Com a chegada do Windows e a evolução para sistemas operacionais modernos, a necessidade de TSRs diminuiu significativamente. Hoje, o sistema operacional gerencia processos e threads, o que da mais segurança, mas, não temos mais acesso direto.
TSRs em Bash: Uma Abordagem Moderna
O script Bash a seguir é similar ao TSR anterior, mas adaptado para UNIX-Like e os emuladores de terminais modernos. Como o Bash não pode acessar diretamente a memória de vídeo, ele usa comandos ANSI para controlar o terminal. Isso inclui salvar a posição do cursor antes de exibir o relógio e restaurá-la depois, garantindo que outros programas que redesenham a tela não interfiram.
#!/bin/zsh
local last_second=0
display_time() {
seconds=$(date +"%S")
[ $seconds -eq $last_second ] && return
local current_time=$(date +"%H:%M:")
echo -ne "\e7\e[1;70H\e[30;47m$current_time$seconds\e[0m\e8"
}
while true; do
display_time
sleep 0.1
done
Para executar o script e obter o mesmo efeito do TSR, basta rodá-lo em segundo plano:
./cloch.sh&
Reflexões Finais
Hoje, temos mais recursos e sistemas mais seguros e, de certa forma, mais flexíveis.
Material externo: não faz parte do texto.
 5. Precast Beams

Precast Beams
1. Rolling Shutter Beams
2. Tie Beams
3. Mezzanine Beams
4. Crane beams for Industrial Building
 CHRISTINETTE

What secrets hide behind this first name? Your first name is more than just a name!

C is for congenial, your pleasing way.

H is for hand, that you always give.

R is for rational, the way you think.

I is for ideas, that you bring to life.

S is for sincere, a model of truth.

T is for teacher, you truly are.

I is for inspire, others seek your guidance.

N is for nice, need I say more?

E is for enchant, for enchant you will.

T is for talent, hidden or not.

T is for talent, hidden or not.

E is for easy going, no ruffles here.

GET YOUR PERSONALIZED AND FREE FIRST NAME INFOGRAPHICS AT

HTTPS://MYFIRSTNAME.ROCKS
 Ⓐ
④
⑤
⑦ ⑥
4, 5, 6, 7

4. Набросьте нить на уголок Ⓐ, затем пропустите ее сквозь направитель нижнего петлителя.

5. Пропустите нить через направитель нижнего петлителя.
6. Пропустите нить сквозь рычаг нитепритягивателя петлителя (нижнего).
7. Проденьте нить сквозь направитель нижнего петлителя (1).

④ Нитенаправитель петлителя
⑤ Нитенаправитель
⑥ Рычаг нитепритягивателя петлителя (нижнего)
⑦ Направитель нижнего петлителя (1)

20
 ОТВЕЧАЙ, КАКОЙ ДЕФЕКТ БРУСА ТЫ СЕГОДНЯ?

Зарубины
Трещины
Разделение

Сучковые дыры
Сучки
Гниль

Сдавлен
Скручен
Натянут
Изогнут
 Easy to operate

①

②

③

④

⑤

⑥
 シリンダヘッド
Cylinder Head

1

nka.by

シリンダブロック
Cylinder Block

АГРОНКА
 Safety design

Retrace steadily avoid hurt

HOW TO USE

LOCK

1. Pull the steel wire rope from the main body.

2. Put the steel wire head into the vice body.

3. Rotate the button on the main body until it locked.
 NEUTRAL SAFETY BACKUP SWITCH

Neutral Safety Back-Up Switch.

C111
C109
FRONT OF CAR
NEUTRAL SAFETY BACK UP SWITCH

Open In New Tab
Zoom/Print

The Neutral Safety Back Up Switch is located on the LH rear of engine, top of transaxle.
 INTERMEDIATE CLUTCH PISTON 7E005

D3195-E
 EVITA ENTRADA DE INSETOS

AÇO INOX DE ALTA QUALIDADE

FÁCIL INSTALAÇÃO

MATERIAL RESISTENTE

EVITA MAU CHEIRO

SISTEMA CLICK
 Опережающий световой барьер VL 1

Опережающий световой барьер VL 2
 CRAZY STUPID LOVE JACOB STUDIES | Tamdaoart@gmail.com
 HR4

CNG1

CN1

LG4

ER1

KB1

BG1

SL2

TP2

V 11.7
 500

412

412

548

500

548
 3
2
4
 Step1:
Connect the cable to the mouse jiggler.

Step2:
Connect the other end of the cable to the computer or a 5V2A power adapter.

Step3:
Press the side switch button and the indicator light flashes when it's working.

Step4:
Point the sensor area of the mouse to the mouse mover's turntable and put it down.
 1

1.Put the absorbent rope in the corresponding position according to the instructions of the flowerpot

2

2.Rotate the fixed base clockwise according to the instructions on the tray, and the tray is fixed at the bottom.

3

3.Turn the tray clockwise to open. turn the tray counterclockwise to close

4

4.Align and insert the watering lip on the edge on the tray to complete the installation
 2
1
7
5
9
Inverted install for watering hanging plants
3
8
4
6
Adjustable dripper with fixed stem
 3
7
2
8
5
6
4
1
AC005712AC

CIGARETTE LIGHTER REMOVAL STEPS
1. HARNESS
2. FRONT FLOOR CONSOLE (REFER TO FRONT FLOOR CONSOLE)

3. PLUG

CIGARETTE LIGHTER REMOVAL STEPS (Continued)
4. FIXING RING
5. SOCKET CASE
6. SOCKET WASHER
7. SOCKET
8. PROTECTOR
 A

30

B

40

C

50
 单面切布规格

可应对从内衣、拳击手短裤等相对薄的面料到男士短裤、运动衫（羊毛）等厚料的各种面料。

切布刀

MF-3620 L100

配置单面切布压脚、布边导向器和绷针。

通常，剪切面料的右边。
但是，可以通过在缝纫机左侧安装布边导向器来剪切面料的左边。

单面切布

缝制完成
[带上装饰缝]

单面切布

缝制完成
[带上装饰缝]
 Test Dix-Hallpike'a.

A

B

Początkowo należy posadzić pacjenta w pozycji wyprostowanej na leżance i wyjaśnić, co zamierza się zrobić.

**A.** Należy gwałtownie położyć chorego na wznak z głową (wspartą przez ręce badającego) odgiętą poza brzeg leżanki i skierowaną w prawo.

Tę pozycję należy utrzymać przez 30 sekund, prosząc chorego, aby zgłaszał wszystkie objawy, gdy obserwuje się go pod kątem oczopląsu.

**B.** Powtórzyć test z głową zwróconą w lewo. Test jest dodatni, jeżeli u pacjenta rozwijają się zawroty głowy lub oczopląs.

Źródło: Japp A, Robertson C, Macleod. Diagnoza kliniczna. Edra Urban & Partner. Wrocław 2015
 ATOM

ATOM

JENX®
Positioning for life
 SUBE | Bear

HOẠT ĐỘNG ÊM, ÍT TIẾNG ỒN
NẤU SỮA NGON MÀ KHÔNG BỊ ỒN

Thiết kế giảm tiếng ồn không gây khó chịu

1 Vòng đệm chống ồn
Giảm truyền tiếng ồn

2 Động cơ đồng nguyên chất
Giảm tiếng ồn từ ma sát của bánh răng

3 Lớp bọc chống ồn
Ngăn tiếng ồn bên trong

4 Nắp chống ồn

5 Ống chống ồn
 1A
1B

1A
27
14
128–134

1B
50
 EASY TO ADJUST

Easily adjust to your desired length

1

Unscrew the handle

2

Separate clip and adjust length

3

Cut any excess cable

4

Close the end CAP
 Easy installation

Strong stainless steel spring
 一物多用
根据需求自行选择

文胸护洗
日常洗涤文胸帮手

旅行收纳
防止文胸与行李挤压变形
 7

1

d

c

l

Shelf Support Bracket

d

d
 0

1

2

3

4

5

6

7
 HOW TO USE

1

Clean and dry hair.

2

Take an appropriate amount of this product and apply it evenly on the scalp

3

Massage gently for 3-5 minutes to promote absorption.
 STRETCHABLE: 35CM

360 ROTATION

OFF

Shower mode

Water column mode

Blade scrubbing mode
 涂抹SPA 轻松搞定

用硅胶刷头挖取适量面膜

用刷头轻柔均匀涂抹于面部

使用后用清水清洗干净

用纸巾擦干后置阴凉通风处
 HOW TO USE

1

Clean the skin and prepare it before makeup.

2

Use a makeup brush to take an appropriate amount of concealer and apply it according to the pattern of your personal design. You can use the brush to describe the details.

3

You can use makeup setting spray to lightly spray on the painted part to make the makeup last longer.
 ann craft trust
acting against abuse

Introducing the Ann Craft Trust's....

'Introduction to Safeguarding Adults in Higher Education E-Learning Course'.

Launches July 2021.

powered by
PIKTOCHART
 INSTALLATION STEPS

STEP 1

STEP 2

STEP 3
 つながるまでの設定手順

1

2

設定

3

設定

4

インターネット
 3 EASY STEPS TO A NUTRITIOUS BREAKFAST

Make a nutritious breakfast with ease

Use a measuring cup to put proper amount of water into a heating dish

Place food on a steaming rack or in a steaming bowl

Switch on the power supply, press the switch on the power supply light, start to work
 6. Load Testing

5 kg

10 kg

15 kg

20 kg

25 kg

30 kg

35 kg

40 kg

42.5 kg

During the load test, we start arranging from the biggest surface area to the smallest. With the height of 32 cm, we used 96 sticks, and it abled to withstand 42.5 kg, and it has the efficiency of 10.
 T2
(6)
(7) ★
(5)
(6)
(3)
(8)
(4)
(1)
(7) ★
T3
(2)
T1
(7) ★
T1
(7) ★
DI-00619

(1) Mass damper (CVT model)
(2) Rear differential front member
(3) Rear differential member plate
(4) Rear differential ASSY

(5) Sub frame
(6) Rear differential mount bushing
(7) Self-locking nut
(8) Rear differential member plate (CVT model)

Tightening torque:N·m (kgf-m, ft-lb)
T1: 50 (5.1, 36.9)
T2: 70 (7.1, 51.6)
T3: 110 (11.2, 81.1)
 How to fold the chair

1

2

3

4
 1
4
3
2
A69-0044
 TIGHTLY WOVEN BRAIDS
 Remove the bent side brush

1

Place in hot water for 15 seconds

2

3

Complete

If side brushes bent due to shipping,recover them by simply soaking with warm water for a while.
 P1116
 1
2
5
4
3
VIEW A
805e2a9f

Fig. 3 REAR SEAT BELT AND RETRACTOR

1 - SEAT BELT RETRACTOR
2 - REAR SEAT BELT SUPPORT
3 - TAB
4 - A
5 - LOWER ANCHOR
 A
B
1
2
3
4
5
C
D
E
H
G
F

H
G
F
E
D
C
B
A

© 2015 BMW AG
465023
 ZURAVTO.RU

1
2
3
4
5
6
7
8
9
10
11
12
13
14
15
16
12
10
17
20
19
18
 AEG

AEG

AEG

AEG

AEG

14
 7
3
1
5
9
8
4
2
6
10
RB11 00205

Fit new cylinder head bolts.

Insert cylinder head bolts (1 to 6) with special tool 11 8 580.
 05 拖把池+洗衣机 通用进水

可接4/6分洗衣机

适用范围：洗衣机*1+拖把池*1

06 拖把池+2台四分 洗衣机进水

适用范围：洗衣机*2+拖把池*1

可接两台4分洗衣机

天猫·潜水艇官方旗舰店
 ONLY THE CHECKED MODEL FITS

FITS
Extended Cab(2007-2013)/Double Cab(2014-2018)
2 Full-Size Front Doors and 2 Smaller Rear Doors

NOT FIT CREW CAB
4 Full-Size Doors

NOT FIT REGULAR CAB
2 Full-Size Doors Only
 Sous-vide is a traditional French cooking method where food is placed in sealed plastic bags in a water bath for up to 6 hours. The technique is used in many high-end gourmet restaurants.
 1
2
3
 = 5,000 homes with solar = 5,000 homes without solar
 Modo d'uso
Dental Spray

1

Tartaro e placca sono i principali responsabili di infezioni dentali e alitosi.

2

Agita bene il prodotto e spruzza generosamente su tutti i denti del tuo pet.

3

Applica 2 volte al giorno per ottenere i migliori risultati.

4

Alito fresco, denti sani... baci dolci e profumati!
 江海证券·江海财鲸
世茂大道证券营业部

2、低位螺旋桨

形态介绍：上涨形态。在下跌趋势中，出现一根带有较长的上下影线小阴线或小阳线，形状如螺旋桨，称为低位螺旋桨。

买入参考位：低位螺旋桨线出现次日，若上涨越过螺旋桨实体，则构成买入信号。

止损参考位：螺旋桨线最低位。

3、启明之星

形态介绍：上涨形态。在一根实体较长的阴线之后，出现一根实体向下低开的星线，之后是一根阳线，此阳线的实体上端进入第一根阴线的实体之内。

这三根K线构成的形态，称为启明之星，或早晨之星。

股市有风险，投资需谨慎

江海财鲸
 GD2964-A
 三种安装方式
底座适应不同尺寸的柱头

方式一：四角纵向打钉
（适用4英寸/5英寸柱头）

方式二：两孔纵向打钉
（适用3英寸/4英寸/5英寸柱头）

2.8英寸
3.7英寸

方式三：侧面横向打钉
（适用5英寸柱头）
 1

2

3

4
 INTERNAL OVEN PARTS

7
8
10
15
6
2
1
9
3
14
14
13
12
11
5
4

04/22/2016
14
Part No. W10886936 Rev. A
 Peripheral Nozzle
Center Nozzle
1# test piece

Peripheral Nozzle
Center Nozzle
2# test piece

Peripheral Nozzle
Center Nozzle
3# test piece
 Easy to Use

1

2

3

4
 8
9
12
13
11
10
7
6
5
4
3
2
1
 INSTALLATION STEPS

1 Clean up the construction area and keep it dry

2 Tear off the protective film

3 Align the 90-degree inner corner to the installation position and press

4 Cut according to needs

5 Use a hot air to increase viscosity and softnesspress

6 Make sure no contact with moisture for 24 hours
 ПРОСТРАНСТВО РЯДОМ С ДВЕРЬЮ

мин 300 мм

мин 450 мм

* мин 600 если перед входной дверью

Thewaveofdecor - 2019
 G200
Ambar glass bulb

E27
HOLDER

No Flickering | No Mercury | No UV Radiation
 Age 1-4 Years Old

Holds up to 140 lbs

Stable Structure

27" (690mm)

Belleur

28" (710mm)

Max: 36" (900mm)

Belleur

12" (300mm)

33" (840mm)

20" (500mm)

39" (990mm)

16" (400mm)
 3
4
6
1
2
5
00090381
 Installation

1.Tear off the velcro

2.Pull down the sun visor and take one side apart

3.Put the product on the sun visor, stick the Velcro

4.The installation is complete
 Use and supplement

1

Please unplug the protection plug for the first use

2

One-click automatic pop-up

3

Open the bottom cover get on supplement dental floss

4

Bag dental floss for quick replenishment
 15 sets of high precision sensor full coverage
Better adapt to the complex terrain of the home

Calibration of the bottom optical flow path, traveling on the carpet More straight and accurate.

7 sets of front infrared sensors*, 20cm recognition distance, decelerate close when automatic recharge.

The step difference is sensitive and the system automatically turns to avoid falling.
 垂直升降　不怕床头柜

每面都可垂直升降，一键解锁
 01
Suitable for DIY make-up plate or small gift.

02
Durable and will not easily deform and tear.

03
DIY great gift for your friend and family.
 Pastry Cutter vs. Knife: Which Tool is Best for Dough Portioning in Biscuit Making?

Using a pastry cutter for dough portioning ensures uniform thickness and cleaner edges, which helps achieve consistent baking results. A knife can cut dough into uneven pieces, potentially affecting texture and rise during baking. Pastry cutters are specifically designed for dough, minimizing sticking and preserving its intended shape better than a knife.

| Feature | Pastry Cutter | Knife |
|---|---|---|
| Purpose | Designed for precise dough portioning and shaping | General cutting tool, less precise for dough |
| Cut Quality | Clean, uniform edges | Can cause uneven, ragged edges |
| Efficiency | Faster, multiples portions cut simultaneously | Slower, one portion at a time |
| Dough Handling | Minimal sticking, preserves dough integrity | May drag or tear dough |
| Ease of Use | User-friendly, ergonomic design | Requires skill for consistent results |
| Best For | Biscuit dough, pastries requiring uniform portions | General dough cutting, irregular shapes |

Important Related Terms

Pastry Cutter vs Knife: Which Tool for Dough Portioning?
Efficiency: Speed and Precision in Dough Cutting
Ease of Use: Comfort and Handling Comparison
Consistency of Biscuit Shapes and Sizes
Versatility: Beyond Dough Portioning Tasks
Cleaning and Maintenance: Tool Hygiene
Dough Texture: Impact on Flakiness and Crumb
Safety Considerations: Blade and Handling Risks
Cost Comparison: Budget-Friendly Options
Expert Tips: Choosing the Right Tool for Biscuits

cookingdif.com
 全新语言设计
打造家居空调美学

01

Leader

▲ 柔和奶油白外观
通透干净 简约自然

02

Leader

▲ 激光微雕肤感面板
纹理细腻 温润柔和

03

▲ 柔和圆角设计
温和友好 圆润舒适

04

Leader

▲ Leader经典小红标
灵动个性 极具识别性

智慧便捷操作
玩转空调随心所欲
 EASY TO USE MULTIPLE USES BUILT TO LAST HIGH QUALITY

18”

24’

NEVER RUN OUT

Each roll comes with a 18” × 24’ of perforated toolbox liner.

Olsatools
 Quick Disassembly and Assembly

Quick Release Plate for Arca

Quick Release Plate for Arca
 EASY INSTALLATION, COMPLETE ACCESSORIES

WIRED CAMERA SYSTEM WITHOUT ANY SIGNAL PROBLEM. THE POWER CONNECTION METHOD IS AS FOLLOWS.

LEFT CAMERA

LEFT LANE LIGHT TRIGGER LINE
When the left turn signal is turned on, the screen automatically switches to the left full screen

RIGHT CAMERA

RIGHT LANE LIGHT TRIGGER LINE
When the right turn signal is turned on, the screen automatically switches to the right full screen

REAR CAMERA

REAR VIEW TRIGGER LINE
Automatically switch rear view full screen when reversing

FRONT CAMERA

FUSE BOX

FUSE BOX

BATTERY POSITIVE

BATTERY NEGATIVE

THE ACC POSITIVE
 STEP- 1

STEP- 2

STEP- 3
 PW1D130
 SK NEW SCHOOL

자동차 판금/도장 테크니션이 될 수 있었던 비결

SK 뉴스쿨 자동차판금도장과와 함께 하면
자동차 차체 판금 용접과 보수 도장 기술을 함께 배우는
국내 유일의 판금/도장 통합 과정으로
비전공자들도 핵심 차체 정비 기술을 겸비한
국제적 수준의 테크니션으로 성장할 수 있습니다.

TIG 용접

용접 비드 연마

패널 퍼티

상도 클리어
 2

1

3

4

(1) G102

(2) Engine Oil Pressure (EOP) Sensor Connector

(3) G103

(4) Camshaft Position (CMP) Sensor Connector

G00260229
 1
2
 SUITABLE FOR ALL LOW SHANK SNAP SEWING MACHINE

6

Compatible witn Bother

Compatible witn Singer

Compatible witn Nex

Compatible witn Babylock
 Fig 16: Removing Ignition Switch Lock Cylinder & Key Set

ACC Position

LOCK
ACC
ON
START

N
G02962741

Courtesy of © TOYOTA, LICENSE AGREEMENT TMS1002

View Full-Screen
No entanto, podemos nos inspirar em técnicas como os hooks de interrupções para criar coisas novas e interessantes. A nostalgia de programar em ambientes mais restritos nos lembra da criatividade e engenhosidade que precisávamos ter na época. Talvez algumas dessas técnicas antigas ainda possam ser adaptadas ou inspirar soluções inovadoras hoje.
Além disso, entender como os sistemas funcionavam em níveis mais baixos nos dá uma maior apreciação pela sofisticação dos sistemas modernos. Então, da próxima vez que você usar um comando simples no terminal, lembre-se das camadas de abstração entre seu teclado e o silício.